GIVEN EXERCISE A: Pick out every line in the records below that contains the string "instances" and copy each one.
* BEGIN TEXT SECTION *
Part 1 - Introduction
Part 2 - Problems
Part 3 - Life
Part 4 - Conclusion
In speaking of crisis we do not intend to connote impending disaster. While presupposing the Johannine notion, reaccentuated by the Second Vatican Council, that all God's people and their institutions (including the monasteries of our Congregation) stand under the perennial judgment of the Word of God, especially as revealed in Jesus Christ, we here use "crisis" in the more limited sense of a turning point, a crucial moment when development must move in one direction or another. There are numerous signs that the monasteries of our Congregation stand at a crucial moment in their history.
Most immediately perceptible are the decrease of vocations to our communities and the increase in rate of departure from them. It does not appear that this reversal in the previous rate of growth has abated yet. Many anxiously ask why our rnonasteries now have greater difficulty both in attracting new members and in retaining those who have made profession of vows.
In addition to the shrinkage in numbers, all are aware of a general spirit of uneasiness within the houses of the Congregation. This uneasiness is compounded of many elements: renewal discussions have brought into the open radical disagreements concerning what it means to be a Benedictine monk; some monks, especially the younger, call into question positions previously taken for granted as sacrosanct and express dissatisfaction with the status quo, which is said by some to be artificial and formalistic, and an obstacle to any significant contribution to history; many, especially the older monks, experience a deep sense of psychological loss and insecurity because of the frequent imposition of change. All this breeds anxiety about the future of the individual monk and of the community.
* END TEXT SECTION *
GIVEN EXERCISE B: Write out the text on crisis in the monasteries in full, word for word.
* BEGIN DATA PROVIDED *
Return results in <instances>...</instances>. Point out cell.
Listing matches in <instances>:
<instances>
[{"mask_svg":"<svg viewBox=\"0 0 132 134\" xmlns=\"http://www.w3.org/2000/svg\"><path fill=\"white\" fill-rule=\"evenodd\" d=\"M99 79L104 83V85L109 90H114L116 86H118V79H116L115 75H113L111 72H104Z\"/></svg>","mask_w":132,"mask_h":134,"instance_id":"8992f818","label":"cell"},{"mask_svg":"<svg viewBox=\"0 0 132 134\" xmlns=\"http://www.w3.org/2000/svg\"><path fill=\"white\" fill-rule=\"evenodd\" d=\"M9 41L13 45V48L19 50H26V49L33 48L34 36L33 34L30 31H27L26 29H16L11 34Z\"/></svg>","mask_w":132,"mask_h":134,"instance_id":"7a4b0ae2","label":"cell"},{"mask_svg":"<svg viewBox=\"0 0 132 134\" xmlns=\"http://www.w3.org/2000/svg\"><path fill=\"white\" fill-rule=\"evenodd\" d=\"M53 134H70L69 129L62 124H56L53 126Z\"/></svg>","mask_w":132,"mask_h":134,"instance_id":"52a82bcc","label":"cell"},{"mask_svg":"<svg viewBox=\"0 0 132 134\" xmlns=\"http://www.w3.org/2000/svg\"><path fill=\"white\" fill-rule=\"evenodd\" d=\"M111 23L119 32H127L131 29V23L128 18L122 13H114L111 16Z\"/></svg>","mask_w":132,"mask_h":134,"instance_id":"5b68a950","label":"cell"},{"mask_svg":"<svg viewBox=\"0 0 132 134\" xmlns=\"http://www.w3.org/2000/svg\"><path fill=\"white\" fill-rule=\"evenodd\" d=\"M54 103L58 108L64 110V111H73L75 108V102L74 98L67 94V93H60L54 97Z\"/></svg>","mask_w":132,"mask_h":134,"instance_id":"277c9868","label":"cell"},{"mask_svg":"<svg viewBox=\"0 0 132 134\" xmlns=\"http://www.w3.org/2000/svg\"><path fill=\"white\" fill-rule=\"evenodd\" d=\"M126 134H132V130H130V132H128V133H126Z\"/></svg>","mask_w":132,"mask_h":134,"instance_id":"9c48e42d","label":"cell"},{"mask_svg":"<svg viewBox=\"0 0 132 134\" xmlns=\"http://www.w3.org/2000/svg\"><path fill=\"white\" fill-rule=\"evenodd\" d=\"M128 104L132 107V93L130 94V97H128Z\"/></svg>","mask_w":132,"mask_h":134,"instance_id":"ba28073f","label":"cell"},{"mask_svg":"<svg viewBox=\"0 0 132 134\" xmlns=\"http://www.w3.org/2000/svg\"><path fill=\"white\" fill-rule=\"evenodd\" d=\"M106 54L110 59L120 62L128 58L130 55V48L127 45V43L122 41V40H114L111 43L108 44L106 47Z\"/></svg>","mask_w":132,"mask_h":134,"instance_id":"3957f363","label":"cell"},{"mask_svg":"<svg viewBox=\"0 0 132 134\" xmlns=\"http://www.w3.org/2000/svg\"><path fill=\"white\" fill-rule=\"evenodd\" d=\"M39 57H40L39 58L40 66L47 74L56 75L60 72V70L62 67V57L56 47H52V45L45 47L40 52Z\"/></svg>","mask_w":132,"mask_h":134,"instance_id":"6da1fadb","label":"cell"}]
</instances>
* END DATA PROVIDED *
SOLUTION A:
Return results in <instances>...</instances>. Point out cell.
Listing matches in <instances>:
<instances>
</instances>

SOLUTION B:
Part 1 - Introduction
Part 2 - Problems
Part 3 - Life
Part 4 - Conclusion
In speaking of crisis we do not intend to connote impending disaster. While presupposing the Johannine notion, reaccentuated by the Second Vatican Council, that all God's people and their institutions (including the monasteries of our Congregation) stand under the perennial judgment of the Word of God, especially as revealed in Jesus Christ, we here use "crisis" in the more limited sense of a turning point, a crucial moment when development must move in one direction or another. There are numerous signs that the monasteries of our Congregation stand at a crucial moment in their history.
Most immediately perceptible are the decrease of vocations to our communities and the increase in rate of departure from them. It does not appear that this reversal in the previous rate of growth has abated yet. Many anxiously ask why our rnonasteries now have greater difficulty both in attracting new members and in retaining those who have made profession of vows.
In addition to the shrinkage in numbers, all are aware of a general spirit of uneasiness within the houses of the Congregation. This uneasiness is compounded of many elements: renewal discussions have brought into the open radical disagreements concerning what it means to be a Benedictine monk; some monks, especially the younger, call into question positions previously taken for granted as sacrosanct and express dissatisfaction with the status quo, which is said by some to be artificial and formalistic, and an obstacle to any significant contribution to history; many, especially the older monks, experience a deep sense of psychological loss and insecurity because of the frequent imposition of change. All this breeds anxiety about the future of the individual monk and of the community.